But not all the feedback was positive.
“This ‘woe is me’ type story always gets attention,” one anonymous email writer said to local news website MyCentralJersey. “The problem is the photo isn’t of the bill, only the receipt. Ask to see the actual bill and see if she actually did receive a gratuity. If so, you can do a great article on the growing trend of shaming customers hoping to gain some sympathetic tips.”
How Much to Tip?
Most people know that the standard tipping fare is 15 to 20 percent of the pre-tax bill at a restaurant, but what about other places?

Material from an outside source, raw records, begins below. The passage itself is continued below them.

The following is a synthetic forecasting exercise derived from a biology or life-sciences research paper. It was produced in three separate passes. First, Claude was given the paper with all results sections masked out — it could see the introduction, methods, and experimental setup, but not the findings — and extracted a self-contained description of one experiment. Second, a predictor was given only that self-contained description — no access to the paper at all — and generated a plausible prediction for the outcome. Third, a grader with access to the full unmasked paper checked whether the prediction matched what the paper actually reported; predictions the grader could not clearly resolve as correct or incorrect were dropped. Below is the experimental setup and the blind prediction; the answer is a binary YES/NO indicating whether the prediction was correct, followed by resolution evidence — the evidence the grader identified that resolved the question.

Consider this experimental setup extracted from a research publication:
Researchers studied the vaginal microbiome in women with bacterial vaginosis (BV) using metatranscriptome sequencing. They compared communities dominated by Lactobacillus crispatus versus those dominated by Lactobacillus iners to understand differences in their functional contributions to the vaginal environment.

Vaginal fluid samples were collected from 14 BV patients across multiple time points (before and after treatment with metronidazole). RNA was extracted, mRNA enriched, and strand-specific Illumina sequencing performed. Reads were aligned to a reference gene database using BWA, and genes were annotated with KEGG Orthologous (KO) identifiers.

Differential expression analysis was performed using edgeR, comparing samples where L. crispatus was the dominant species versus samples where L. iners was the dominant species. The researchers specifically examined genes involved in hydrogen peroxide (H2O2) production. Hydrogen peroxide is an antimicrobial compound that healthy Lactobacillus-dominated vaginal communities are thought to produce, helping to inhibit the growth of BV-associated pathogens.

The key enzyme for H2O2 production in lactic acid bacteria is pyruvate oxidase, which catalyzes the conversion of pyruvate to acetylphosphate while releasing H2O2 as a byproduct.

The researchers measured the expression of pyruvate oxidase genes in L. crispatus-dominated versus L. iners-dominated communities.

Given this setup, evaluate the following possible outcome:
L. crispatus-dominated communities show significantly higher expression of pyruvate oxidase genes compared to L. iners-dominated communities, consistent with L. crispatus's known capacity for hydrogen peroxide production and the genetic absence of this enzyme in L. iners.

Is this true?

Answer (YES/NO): YES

“Tipping is important. There are so many services where people aren’t even paid minimum wage,” says Debby Mayne, etiquette guide, according to AARP’s website. “The pizza delivery guy is out there braving the elements. There’s a reason why you didn’t go get that pizza yourself.”
Valet parking personnel
When your car is returned to you, it’s appropriate to tip the valet $2 to $5.
Stylists and barbers should be tipped a minimum of 15 to 20 percent of the service, and that tip can be split among others who assisted (for example, the shampoo person and colorist). Apply the same value to manicures, pedicures, massages and the like. Think the owner of the salon shouldn’t be tipped? Turns out that’s an old tradition. Owners today appreciate and will accept 15 to 20 percent.
If you work with a regular contractor who cuts you a break from time to time, you may be compelled to offer a tip. Most of the time it isn’t necessary to tip an electrician or plumber, Mayne says. “However, if they do anything extra or spend more time than expected, a tip is always appreciated, with the minimum being $20.”
For a local move (with no broken dishes), Mayne says $20 per mover is fair. If it’s long distance, consider offering more.
At a hotel, you’re expected to leave a little something for maid service, based on how many days you stayed. But what about at home? Tipping a house cleaner who’s employed not by you but by a cleaning service is optional. If you feel so inclined, 10 to 15 percent is acceptable. At holiday time, or if you’re particularly impressed by a job (the gunk was cleaned from all your liquid soap dispensers), increase it, but by no more than $20.